═════ INFORMATION SUPPLIED ═════
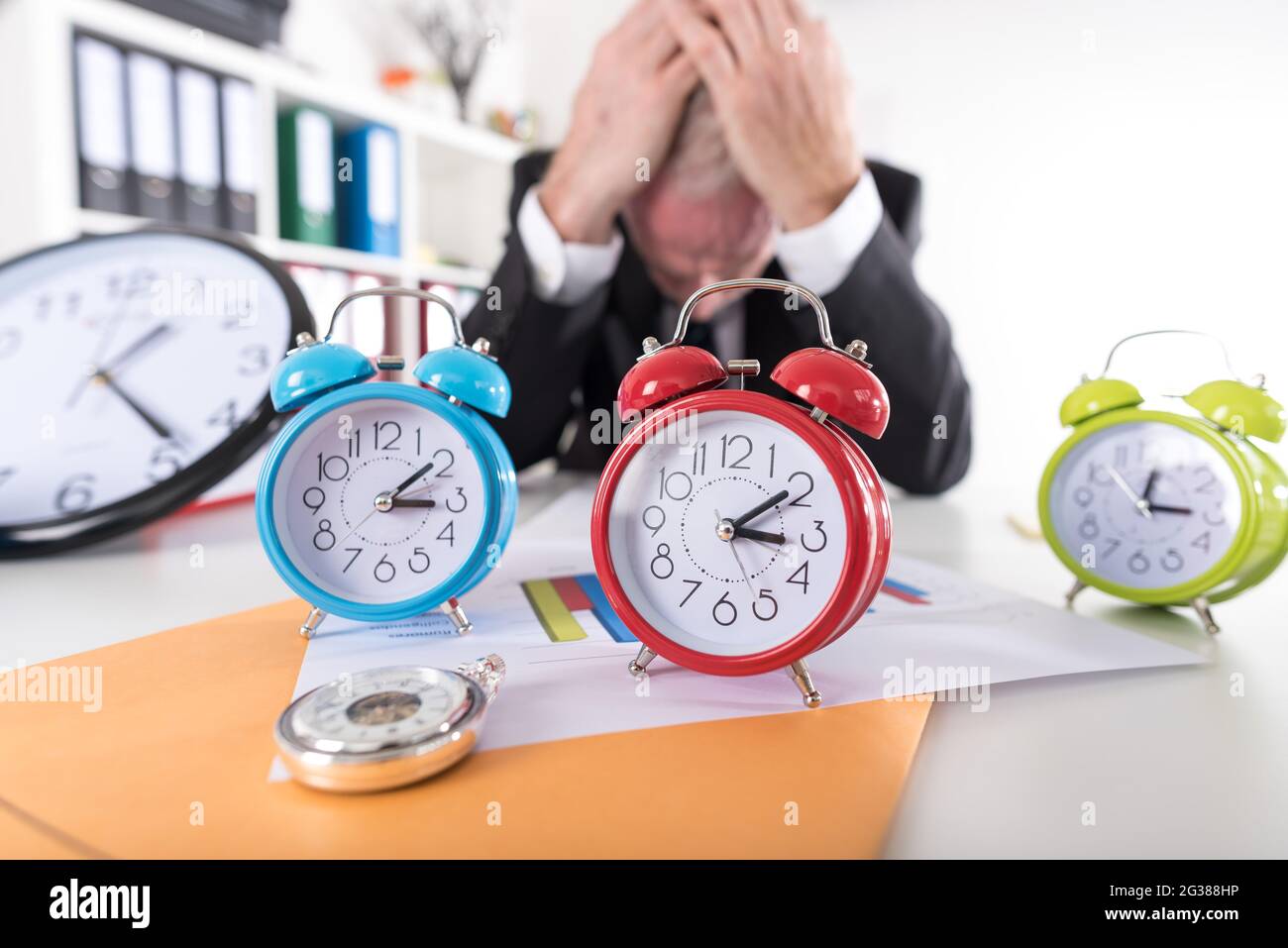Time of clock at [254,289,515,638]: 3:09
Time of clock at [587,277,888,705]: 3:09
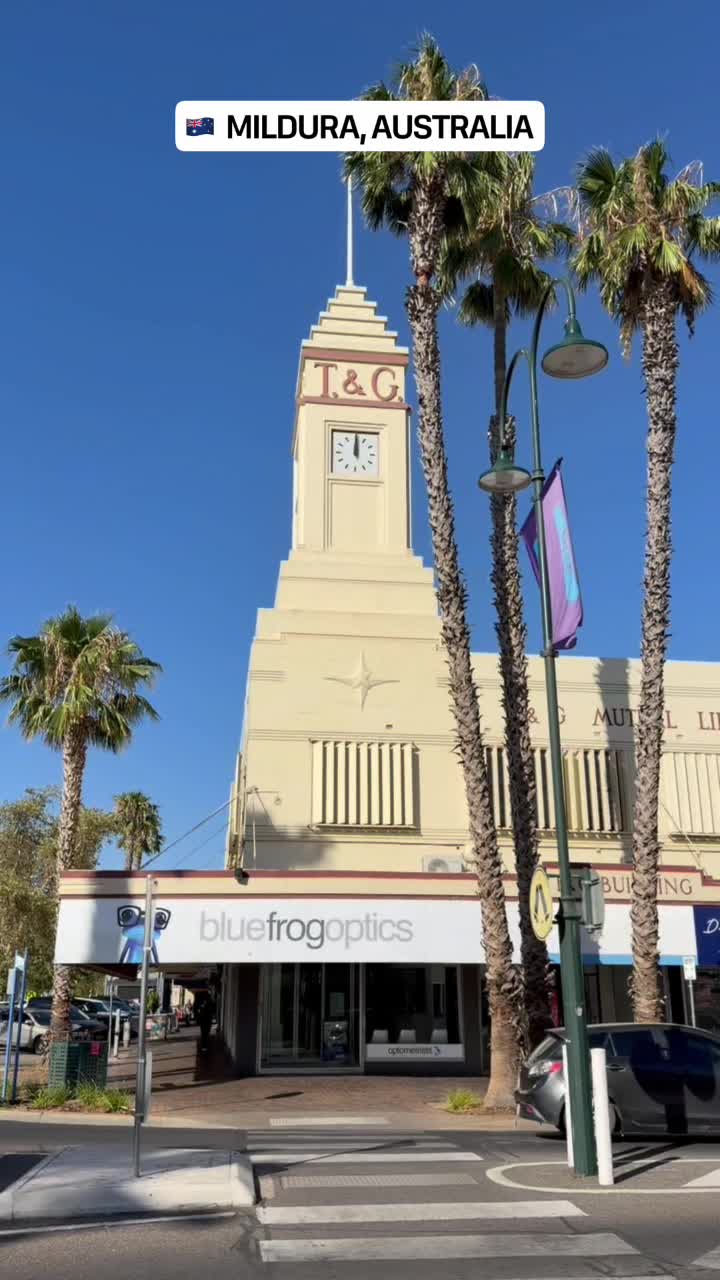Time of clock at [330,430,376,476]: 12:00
═════
═════ INFORMATION SUPPLIED ═════
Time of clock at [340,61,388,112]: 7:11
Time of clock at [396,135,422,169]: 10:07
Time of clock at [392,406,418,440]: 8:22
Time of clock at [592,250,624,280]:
═════
◆ **TASK DETAILS**
Put the records from the line that contains "Time of clock at [254,289,515,638]: 3:09" through the line that contains "Time of clock at [330,430,376,476]: 12:00", both included, into a JSON list of strings, one string per line and no blank lines. Leave the pictures out of the answer.

◆ **FULL OUTPUT**
[
  "Time of clock at [254,289,515,638]: 3:09",
  "Time of clock at [587,277,888,705]: 3:09",
  "Time of clock at [330,430,376,476]: 12:00"
]